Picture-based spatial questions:
-- START --

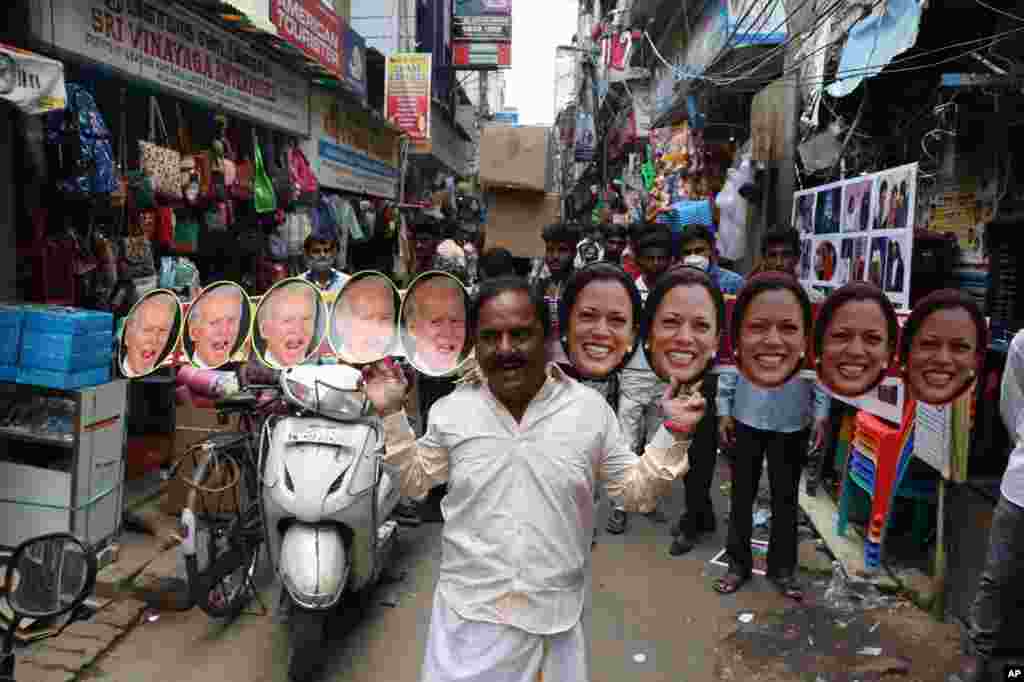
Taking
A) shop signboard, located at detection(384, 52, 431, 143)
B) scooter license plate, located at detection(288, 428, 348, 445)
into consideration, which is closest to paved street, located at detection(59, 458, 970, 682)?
scooter license plate, located at detection(288, 428, 348, 445)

-- END --

_Problem details_. Reproduce the text of the item above verbatim, leaving out the picture.

_Exercise response_.
Taking
A) shop signboard, located at detection(384, 52, 431, 143)
B) scooter license plate, located at detection(288, 428, 348, 445)
into consideration, which is closest to paved street, located at detection(59, 458, 970, 682)?
scooter license plate, located at detection(288, 428, 348, 445)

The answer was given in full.